Render the stretch of the records from the line containing "Is arched window at left=831, top=619, right=859, bottom=676" through the end of the records as a Markdown table with the columns Row and Line. Number each line and omit blank lines.

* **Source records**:

┌────────

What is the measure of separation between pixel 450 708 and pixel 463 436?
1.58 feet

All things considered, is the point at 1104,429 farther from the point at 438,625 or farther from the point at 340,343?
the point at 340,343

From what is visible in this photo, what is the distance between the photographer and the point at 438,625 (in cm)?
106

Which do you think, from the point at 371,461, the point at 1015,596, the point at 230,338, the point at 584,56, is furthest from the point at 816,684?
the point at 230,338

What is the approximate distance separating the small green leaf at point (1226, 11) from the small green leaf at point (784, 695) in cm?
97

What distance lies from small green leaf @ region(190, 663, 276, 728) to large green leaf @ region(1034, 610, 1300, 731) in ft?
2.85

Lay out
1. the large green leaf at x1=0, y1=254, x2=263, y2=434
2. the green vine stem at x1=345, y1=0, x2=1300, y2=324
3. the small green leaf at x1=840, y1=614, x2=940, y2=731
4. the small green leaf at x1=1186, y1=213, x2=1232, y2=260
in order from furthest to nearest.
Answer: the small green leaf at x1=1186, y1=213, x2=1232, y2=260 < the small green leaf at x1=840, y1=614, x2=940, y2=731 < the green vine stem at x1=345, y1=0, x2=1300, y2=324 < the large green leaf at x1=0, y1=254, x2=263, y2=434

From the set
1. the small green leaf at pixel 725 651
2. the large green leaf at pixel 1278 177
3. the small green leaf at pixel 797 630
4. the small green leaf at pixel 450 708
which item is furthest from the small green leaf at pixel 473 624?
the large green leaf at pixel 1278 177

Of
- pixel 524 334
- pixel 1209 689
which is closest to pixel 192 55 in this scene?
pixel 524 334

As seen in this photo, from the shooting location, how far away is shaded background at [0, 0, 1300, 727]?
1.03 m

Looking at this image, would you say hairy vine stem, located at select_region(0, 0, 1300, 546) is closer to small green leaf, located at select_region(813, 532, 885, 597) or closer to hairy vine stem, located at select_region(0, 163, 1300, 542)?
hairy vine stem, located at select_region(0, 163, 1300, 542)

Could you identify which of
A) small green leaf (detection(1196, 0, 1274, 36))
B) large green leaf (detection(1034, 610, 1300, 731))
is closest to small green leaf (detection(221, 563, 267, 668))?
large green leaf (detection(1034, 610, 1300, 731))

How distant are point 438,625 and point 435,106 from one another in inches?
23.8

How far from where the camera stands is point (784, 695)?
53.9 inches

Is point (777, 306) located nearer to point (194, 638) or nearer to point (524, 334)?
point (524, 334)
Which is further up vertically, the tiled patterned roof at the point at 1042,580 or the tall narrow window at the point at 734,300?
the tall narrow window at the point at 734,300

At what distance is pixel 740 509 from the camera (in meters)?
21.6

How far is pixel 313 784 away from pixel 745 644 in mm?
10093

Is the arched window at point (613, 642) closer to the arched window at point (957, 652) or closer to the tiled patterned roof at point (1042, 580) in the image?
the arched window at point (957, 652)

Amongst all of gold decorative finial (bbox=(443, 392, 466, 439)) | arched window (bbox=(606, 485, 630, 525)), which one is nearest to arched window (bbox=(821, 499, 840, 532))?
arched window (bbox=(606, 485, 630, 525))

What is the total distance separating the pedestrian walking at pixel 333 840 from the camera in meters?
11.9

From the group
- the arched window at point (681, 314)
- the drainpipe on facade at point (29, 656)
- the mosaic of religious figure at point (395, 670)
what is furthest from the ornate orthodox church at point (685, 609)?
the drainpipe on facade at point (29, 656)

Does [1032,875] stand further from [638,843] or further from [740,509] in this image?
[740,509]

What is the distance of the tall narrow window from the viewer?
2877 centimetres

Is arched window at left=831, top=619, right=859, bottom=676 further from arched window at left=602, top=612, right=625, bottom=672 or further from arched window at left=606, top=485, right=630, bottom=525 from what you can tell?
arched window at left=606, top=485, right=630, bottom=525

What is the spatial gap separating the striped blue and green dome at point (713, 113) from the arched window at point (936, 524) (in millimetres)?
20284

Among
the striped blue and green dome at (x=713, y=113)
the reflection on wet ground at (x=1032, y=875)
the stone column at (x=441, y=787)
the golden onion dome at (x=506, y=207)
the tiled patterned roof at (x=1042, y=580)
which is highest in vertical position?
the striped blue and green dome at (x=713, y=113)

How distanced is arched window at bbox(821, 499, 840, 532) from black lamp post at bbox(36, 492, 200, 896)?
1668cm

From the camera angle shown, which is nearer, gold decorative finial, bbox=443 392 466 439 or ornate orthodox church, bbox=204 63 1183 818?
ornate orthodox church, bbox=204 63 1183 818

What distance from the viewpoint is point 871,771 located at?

└────────

* **WORKED SOLUTION**:
| Row | Line |
|---|---|
| 1 | Is arched window at left=831, top=619, right=859, bottom=676 further from arched window at left=602, top=612, right=625, bottom=672 or further from arched window at left=606, top=485, right=630, bottom=525 from what you can tell? |
| 2 | arched window at left=606, top=485, right=630, bottom=525 |
| 3 | What is the spatial gap separating the striped blue and green dome at point (713, 113) from the arched window at point (936, 524) (in millimetres)? |
| 4 | 20284 |
| 5 | Among |
| 6 | the striped blue and green dome at (x=713, y=113) |
| 7 | the reflection on wet ground at (x=1032, y=875) |
| 8 | the stone column at (x=441, y=787) |
| 9 | the golden onion dome at (x=506, y=207) |
| 10 | the tiled patterned roof at (x=1042, y=580) |
| 11 | which is highest in vertical position? |
| 12 | the striped blue and green dome at (x=713, y=113) |
| 13 | How distanced is arched window at bbox(821, 499, 840, 532) from black lamp post at bbox(36, 492, 200, 896)? |
| 14 | 1668cm |
| 15 | From the camera angle shown, which is nearer, gold decorative finial, bbox=443 392 466 439 or ornate orthodox church, bbox=204 63 1183 818? |
| 16 | ornate orthodox church, bbox=204 63 1183 818 |
| 17 | What distance from the viewpoint is point 871,771 located at? |